> [Prompt]:
From the entries below, extract every line that includes the word "pagead".

> [Provided material]:

★ ★ ★ ★

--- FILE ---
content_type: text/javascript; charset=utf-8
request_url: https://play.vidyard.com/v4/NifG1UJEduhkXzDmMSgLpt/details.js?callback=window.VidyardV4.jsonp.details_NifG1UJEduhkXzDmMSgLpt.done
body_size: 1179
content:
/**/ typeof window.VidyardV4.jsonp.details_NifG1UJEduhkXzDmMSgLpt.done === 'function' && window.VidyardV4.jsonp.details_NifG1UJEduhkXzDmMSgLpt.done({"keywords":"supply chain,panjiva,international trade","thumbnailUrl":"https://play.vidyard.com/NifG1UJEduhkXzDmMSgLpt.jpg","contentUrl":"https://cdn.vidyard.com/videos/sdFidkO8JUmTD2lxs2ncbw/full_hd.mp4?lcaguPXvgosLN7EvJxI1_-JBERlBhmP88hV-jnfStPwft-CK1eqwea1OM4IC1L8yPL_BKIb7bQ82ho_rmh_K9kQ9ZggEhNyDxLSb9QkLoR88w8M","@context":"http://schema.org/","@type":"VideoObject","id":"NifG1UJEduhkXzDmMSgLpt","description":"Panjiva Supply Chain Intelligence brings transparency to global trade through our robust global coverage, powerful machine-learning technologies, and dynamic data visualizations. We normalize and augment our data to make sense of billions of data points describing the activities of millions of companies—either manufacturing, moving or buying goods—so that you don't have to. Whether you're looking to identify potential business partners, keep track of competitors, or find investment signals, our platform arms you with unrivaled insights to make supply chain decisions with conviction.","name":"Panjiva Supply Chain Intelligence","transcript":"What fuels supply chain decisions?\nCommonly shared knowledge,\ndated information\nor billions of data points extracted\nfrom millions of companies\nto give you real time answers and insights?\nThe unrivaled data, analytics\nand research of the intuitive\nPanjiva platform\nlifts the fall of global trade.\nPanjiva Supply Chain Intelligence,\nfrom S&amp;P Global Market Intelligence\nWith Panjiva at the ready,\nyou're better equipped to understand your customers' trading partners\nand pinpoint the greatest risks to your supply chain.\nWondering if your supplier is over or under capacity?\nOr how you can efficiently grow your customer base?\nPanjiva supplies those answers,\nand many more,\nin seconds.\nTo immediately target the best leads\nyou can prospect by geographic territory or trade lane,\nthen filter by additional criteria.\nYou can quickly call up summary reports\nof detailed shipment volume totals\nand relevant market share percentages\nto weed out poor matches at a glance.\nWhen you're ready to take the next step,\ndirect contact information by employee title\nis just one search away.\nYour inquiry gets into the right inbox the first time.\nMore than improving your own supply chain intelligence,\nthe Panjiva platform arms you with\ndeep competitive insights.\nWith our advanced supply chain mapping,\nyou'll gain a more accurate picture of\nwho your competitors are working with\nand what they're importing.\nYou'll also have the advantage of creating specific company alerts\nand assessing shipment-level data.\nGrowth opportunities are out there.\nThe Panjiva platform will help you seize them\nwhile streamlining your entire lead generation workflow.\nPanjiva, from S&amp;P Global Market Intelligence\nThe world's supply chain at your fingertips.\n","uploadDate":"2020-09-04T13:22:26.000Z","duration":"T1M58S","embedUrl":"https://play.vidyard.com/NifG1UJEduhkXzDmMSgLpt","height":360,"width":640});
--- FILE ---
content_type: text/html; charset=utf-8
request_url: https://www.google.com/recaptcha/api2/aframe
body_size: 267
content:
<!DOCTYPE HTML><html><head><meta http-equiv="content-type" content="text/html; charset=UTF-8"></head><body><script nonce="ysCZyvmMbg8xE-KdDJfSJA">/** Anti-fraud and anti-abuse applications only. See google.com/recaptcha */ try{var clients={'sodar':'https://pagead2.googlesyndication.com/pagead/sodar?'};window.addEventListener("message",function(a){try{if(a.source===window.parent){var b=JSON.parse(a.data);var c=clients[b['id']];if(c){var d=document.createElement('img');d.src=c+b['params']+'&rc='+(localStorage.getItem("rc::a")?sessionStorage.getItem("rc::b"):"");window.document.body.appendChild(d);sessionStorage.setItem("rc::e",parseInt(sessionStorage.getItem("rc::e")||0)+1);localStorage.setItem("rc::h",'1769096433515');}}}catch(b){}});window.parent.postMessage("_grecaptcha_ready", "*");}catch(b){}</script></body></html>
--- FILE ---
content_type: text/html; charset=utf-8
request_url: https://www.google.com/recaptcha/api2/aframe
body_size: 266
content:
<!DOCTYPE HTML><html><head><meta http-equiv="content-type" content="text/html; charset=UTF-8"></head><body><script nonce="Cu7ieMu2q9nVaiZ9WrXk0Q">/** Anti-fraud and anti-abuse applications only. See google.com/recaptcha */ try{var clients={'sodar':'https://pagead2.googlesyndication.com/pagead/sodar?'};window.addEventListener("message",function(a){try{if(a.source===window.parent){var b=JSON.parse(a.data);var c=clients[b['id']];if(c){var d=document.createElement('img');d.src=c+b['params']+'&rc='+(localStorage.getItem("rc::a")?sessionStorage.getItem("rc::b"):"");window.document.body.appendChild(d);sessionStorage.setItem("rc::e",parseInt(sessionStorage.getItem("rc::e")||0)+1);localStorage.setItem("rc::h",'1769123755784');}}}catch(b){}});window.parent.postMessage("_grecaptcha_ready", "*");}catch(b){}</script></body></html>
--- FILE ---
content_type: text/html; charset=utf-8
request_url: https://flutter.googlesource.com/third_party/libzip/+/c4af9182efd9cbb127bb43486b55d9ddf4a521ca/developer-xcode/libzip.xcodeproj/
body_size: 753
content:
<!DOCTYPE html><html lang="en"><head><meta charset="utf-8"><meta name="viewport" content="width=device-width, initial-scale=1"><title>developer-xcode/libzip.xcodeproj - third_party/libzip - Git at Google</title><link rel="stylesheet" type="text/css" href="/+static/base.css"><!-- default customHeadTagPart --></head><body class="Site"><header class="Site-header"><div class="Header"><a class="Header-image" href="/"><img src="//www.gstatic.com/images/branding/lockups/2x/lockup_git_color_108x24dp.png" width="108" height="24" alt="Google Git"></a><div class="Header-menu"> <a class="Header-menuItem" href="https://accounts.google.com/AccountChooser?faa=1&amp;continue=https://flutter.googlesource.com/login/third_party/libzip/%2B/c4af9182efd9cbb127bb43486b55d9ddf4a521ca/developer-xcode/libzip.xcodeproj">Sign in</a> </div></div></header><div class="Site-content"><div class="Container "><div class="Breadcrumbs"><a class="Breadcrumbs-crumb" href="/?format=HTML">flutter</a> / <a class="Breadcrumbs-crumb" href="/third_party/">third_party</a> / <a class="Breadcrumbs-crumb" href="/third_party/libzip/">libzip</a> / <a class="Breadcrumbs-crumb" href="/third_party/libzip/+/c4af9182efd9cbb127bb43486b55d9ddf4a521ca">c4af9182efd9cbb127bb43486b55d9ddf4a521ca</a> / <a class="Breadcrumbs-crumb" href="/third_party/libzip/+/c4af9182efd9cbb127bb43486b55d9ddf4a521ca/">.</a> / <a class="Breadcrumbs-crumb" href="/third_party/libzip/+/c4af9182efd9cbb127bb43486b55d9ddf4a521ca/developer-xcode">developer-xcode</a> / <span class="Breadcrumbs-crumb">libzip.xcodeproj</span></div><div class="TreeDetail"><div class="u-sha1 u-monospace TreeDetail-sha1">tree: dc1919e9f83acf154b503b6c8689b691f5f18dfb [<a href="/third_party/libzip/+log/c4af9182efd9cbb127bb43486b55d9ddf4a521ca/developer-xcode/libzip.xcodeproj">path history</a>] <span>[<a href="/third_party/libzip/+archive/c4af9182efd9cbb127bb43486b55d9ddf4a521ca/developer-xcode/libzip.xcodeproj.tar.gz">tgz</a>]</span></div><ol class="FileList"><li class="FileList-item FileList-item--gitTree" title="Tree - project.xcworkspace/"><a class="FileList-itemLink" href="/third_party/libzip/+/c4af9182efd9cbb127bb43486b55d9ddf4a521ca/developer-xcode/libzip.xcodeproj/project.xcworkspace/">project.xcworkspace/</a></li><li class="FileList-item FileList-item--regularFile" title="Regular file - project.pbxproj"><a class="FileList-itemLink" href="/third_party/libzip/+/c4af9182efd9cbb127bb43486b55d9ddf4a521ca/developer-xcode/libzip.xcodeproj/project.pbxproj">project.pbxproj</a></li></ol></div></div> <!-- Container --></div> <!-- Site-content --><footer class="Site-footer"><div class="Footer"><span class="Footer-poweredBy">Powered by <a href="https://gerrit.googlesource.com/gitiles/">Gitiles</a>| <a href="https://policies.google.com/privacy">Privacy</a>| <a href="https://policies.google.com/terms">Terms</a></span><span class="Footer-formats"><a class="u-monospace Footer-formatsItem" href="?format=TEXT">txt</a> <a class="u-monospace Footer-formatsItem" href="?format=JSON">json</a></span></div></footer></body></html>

★ ★ ★ ★

> [Expected output]:
<!DOCTYPE HTML><html><head><meta http-equiv="content-type" content="text/html; charset=UTF-8"></head><body><script nonce="ysCZyvmMbg8xE-KdDJfSJA">/** Anti-fraud and anti-abuse applications only. See google.com/recaptcha */ try{var clients={'sodar':'https://pagead2.googlesyndication.com/pagead/sodar?'};window.addEventListener("message",function(a){try{if(a.source===window.parent){var b=JSON.parse(a.data);var c=clients[b['id']];if(c){var d=document.createElement('img');d.src=c+b['params']+'&rc='+(localStorage.getItem("rc::a")?sessionStorage.getItem("rc::b"):"");window.document.body.appendChild(d);sessionStorage.setItem("rc::e",parseInt(sessionStorage.getItem("rc::e")||0)+1);localStorage.setItem("rc::h",'1769096433515');}}}catch(b){}});window.parent.postMessage("_grecaptcha_ready", "*");}catch(b){}</script></body></html>
<!DOCTYPE HTML><html><head><meta http-equiv="content-type" content="text/html; charset=UTF-8"></head><body><script nonce="Cu7ieMu2q9nVaiZ9WrXk0Q">/** Anti-fraud and anti-abuse applications only. See google.com/recaptcha */ try{var clients={'sodar':'https://pagead2.googlesyndication.com/pagead/sodar?'};window.addEventListener("message",function(a){try{if(a.source===window.parent){var b=JSON.parse(a.data);var c=clients[b['id']];if(c){var d=document.createElement('img');d.src=c+b['params']+'&rc='+(localStorage.getItem("rc::a")?sessionStorage.getItem("rc::b"):"");window.document.body.appendChild(d);sessionStorage.setItem("rc::e",parseInt(sessionStorage.getItem("rc::e")||0)+1);localStorage.setItem("rc::h",'1769123755784');}}}catch(b){}});window.parent.postMessage("_grecaptcha_ready", "*");}catch(b){}</script></body></html>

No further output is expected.